Produção industrial do Paraná cai 5,6% em janeiro

A produção da indústria do Paraná recuou 5,6% na passagem de dezembro de 2014 para janeiro de 2015, diante do avanço na média nacional de 2,0%, de acordo com a Pesquisa Industrial Mensal Regional – Produção Física (PIM-PF), realizada pelo Instituto Brasileiro de Geografia e Estatística (IBGE). Este é o segundo resultado negativo consecutivo nesse tipo de confronto, acumulando perda de 6,3% em três meses, alerta o economista e diretor do Centro Estadual de Estatística do Instituto Paranaense de Desenvolvimento Econômico e Social (Ipardes), Francisco José Gouveia de Castro. Com isso, o índice trimestral registrou variação negativa de 2,0% nos três meses encerrados em janeiro frente ao nível do mês anterior.
Entre os 14 locais pesquisados pelo IBGE, no País, sete apresentaram aumento no ritmo da produção industrial. Os ramos que influenciaram negativamente no índice geral do Estado foram fabricação de veículos automotores, fabricação de coque, produtos derivados do petróleo e biocombustíveis, celulose e papel, bebidas e produtos alimentícios.
Em janeiro de 2015, no confronto com janeiro de 2014, o setor fabril paranaense apontou recuo de 12%, frente contração de 5,2% para o Brasil, com retração em 11 dos 15 locais pesquisados. Os setores que afetaram negativamente o desempenho da indústria no Estado foram fabricação de veículos automotores, reboques e carrocerias (-35,5%), impulsionado pela menor produção de caminhão-trator para reboques e semirreboques, automóveis, caminhões e reboques e semirreboques.
Também interferiu o recuo na produção de máquinas e equipamentos (-32%), pressionado pela menor produção de máquinas para colheita e tratores agrícolas. Houve ainda a influência do ramo de coque, de produtos derivados do petróleo e biocombustíveis (-18,4%), derivada da menor produção de óleos combustíveis, gasolina automotiva, óleo diesel e gás liquefeito de petróleo. Vale citar também o declínio na produção de minerais não metálicos (-16,9%), impulsionado pelo recuo registrado nos itens blocos e tijolos para construção e artigos de fibrocimentos; bem como em produtos de metal (-14,9%), influenciado por artefatos diversos de ferro/aço estampado, estruturas de ferro e aço em chapas ou em outras formas, construções pré-fabricadas de metal, latas de ferro e aço para embalagem de produtos diversos, cadeados, moldes para fabricação de peças de borracha ou plástico e artefatos diversos de serralheria.

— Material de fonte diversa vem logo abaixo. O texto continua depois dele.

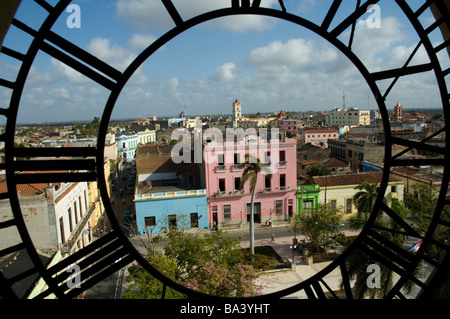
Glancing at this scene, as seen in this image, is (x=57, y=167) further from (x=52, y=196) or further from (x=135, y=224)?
(x=135, y=224)

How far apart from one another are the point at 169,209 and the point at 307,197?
9.96 metres

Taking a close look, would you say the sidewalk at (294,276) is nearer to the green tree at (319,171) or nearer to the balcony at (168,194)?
the balcony at (168,194)

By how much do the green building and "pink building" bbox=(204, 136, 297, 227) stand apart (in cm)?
39

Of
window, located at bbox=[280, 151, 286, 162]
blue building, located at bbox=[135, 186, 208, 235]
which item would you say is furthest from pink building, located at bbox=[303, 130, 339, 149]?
blue building, located at bbox=[135, 186, 208, 235]

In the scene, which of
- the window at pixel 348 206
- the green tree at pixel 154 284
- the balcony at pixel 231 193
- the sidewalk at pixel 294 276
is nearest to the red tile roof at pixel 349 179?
the window at pixel 348 206

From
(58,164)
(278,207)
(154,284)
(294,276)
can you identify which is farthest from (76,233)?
(278,207)

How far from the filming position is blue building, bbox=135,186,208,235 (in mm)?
22703

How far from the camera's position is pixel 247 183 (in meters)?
23.8

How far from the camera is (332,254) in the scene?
60.7 feet

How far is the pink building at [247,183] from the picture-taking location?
2339cm

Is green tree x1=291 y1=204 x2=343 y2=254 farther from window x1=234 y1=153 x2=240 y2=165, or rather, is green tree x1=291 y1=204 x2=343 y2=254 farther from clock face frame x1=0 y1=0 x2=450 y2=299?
clock face frame x1=0 y1=0 x2=450 y2=299

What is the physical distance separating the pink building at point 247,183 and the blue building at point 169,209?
0.73m

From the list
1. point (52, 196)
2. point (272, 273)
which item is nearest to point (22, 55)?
point (52, 196)
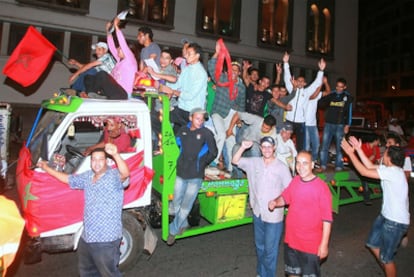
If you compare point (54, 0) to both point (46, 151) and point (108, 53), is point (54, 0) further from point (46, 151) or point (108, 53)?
point (46, 151)

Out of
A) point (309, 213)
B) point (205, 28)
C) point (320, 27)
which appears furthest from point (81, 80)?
point (320, 27)

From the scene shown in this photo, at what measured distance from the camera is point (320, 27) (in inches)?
884

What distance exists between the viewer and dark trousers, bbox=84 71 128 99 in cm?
470

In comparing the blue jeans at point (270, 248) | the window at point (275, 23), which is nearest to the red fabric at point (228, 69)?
the blue jeans at point (270, 248)

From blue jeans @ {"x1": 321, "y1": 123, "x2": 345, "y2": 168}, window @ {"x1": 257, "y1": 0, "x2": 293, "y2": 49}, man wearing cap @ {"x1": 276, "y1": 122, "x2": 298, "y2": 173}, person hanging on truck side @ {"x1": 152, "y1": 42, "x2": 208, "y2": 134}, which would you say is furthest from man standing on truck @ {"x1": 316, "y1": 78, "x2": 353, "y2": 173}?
window @ {"x1": 257, "y1": 0, "x2": 293, "y2": 49}

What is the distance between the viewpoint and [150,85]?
5.28m

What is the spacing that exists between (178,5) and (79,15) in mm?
5269

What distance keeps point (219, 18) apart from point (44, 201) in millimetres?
16921

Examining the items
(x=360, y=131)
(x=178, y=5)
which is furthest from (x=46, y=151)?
(x=178, y=5)

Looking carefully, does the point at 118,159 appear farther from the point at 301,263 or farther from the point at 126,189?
the point at 301,263

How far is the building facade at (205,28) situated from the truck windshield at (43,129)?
5.45m

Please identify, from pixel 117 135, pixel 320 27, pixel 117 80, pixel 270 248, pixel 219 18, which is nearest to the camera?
pixel 270 248

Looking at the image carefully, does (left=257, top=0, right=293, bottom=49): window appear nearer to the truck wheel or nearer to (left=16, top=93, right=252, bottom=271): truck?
(left=16, top=93, right=252, bottom=271): truck

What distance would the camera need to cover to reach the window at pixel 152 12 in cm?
1559
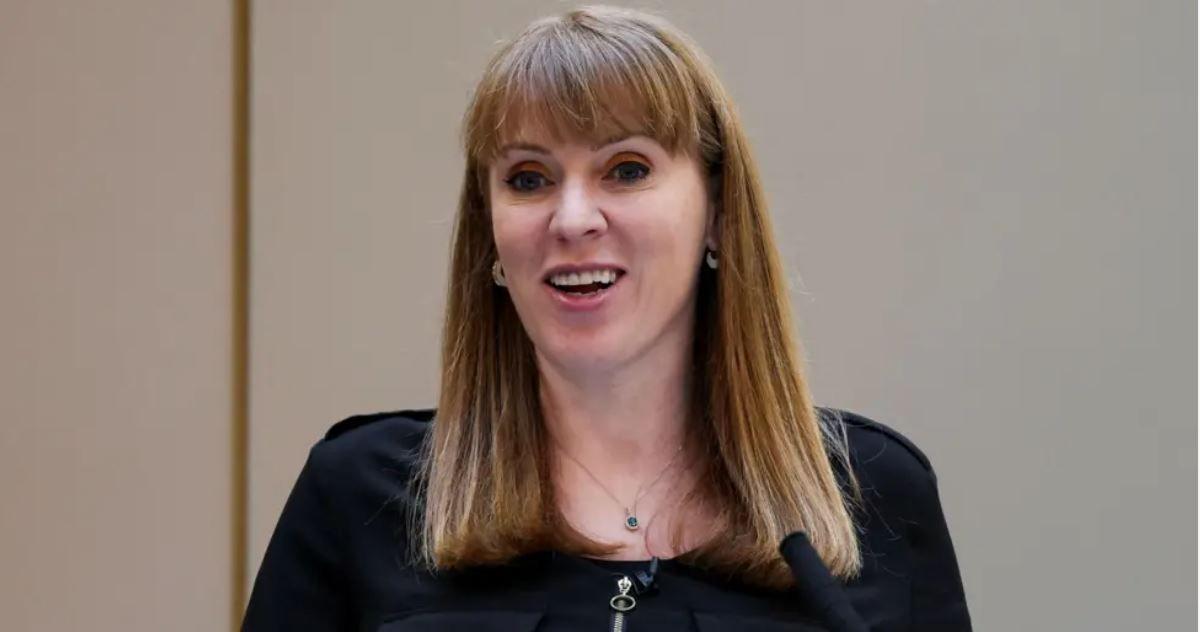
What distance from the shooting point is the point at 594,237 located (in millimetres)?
1332

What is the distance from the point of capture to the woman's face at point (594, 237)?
1336mm

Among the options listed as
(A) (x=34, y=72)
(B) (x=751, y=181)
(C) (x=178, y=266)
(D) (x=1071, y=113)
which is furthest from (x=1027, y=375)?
(A) (x=34, y=72)

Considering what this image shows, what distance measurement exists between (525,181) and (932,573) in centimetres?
58

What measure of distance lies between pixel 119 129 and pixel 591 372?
1113 mm

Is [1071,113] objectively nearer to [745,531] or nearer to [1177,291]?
[1177,291]

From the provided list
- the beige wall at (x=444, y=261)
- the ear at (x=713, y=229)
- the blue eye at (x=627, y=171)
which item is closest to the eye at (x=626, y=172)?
the blue eye at (x=627, y=171)

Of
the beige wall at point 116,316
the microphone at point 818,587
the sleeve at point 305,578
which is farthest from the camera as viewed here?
the beige wall at point 116,316

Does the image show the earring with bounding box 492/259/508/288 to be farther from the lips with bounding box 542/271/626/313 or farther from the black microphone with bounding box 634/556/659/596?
the black microphone with bounding box 634/556/659/596

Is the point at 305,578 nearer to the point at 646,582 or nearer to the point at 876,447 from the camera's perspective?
the point at 646,582

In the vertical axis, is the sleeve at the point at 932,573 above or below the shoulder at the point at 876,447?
below

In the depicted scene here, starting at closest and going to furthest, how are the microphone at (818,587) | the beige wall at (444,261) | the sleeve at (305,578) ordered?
the microphone at (818,587) → the sleeve at (305,578) → the beige wall at (444,261)

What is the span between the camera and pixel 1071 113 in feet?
6.73

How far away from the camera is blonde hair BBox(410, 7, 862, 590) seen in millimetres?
1346

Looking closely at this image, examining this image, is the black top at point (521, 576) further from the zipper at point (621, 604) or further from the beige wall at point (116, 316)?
the beige wall at point (116, 316)
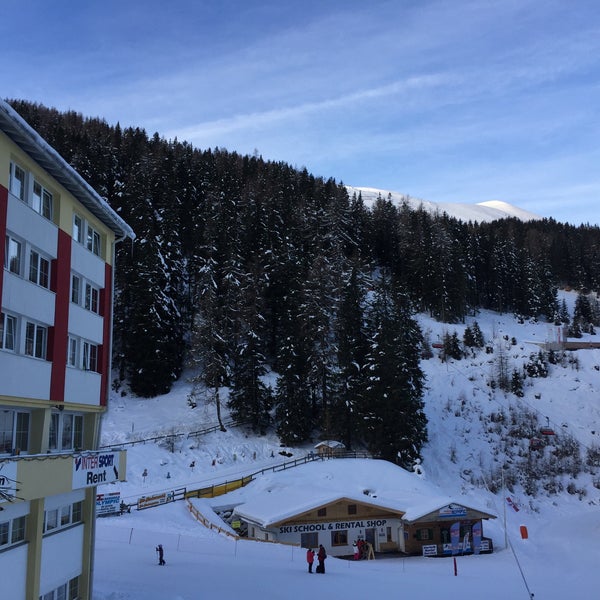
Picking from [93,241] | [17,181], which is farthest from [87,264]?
[17,181]

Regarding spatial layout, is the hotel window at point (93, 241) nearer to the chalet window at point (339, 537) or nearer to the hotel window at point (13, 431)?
the hotel window at point (13, 431)

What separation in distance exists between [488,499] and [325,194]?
65.0m

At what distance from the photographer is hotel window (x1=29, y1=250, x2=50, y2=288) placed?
54.3 feet

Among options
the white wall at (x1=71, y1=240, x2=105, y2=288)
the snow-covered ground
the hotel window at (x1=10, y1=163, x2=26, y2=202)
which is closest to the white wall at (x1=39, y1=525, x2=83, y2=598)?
the snow-covered ground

Houve redução na fabricação de produtos alimentícios (-2,2%), pressionada pela menor produção de bombons e chocolates em barras contendo cacau, carnes e miudezas de aves congeladas e rações e outras preparações utilizadas na alimentação de animais.

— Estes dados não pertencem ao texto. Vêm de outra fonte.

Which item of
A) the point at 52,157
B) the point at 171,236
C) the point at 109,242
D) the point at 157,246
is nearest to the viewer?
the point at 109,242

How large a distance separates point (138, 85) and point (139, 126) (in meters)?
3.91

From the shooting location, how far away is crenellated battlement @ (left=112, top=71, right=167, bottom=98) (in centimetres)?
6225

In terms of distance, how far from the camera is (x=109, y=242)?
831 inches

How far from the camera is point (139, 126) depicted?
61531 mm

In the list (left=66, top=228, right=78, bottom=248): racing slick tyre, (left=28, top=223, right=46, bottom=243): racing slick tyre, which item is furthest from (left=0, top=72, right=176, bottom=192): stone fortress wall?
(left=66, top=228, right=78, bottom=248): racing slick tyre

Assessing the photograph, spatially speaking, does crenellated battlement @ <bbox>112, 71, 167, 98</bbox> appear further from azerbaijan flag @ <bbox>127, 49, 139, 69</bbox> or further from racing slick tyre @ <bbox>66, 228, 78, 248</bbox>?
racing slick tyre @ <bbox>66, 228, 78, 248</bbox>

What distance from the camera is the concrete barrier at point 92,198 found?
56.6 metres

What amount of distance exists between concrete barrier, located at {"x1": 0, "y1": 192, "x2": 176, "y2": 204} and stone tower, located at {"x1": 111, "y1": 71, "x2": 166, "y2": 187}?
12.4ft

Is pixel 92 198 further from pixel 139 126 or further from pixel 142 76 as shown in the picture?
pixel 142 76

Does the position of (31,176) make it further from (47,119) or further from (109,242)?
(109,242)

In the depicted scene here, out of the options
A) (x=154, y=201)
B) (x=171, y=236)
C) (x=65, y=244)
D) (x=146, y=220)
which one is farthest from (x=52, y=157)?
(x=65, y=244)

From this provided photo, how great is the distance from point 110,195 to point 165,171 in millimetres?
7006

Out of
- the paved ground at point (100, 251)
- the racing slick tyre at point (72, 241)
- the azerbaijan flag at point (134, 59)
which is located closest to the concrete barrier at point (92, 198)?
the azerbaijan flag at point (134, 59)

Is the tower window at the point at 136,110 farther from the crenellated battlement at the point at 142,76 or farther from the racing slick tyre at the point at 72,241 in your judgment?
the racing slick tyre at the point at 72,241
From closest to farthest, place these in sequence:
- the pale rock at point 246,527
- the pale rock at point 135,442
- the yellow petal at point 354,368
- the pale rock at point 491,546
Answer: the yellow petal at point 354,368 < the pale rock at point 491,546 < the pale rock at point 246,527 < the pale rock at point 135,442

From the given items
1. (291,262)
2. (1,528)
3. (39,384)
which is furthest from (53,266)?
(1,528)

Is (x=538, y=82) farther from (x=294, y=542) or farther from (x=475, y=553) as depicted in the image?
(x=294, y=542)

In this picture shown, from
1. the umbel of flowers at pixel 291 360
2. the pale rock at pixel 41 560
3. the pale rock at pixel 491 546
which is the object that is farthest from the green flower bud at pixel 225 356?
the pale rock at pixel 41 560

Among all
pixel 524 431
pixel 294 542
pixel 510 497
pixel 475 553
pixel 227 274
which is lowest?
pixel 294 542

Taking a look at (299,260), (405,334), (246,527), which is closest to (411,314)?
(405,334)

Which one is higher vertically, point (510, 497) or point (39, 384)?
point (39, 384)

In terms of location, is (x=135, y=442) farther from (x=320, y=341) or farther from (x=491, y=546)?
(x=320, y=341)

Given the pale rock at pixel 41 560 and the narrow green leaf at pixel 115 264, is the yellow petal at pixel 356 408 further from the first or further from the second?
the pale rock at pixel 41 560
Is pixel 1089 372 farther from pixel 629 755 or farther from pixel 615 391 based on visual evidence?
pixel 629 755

Em sentido oposto, os setores de bebidas (21,9%), máquinas, aparelhos e materiais elétricos (13,6%), produtos químicos (12,7%), celulose e papel (9,4%) e móveis (1,4%) exerceram as influências positivas mais importantes sobre o total da indústria paranaense.

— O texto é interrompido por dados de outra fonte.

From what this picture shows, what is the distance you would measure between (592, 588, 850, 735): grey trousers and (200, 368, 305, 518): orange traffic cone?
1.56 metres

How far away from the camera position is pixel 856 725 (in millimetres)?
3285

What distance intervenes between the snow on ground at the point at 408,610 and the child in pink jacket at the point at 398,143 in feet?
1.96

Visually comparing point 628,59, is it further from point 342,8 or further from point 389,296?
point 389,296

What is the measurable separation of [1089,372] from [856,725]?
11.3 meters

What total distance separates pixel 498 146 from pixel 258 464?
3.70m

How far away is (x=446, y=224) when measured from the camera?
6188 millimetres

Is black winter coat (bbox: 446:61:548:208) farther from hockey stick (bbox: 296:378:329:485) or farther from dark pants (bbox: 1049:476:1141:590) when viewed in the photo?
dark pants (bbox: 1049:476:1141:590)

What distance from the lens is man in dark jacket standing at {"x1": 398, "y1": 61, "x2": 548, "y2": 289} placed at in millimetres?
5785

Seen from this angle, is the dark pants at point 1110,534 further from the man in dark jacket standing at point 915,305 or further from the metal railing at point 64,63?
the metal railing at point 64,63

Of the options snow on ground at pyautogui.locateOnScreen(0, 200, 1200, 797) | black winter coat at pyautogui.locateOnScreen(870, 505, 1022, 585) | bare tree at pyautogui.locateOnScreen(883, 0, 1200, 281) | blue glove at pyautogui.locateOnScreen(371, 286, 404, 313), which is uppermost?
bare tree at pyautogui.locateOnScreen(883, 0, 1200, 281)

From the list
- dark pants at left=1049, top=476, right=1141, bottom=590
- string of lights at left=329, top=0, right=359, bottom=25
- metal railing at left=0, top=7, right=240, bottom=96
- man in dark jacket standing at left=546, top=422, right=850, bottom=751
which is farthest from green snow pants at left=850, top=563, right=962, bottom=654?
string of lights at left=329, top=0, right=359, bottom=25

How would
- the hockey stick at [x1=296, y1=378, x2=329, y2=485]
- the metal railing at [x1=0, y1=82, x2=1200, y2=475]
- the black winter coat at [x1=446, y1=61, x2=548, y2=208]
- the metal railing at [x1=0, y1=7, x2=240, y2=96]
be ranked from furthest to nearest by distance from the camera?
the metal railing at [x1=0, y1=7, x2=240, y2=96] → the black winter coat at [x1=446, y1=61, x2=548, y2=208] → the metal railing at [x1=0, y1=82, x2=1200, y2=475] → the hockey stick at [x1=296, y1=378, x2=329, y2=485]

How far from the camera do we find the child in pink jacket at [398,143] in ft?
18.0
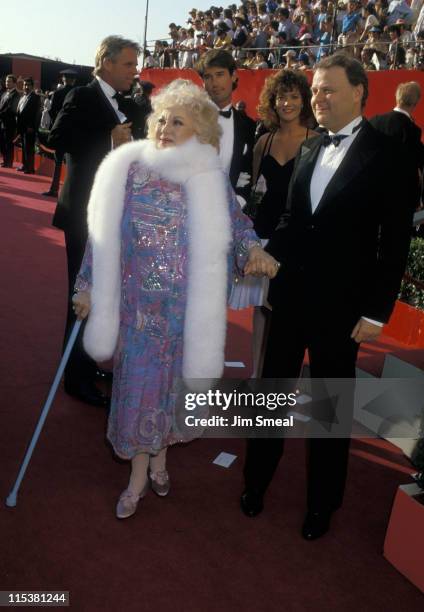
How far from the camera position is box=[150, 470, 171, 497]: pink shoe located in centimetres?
309

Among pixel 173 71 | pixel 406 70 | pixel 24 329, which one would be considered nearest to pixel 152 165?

No índice acumulado nos últimos 12 meses, terminado em janeiro de 2015, a indústria do Paraná desacelerou 6,6%, ante uma redução de 3,5% na produção nacional. Dos 13 setores pesquisados, sete diminuíram a produção, puxados por fabricação de veículos automotivos (-23,6%), máquinas e equipamentos (-16,7%), fabricação de móveis (-6,5%), produção de alimentos (-5,9%) e fabricação de borracha e produtos plásticos (-4,3%).
Na avaliação do economista Francisco José Gouveia de Castro, os números da produção industrial evidenciam o enfraquecimento da economia brasileira, determinado pelos efeitos da política econômica praticada pelo governo federal, com a opção do abandono do tripé macroeconômico, formado por câmbio flutuante, superávits fiscais primários e metas de inflação, que vêm provocando deterioração das expectativas dos consumidores e dos empresários em relação ao futuro.
Para Gouveia de Castro, algumas atividades da matriz industrial paranaense vêm demonstrando evidentes sinais de contágio da regressão da economia brasileira, especialmente o setor automotivo, que passa por uma forte retração nas vendas internas e aumento dos estoques nas fábricas e revendas, fruto também da restrição do crédito. Como consequência, as grandes montadoras vêm adotando medidas de corte de produção, suspensão temporária de contratos de trabalho, férias coletivas e programas de demissão voluntária (PDV).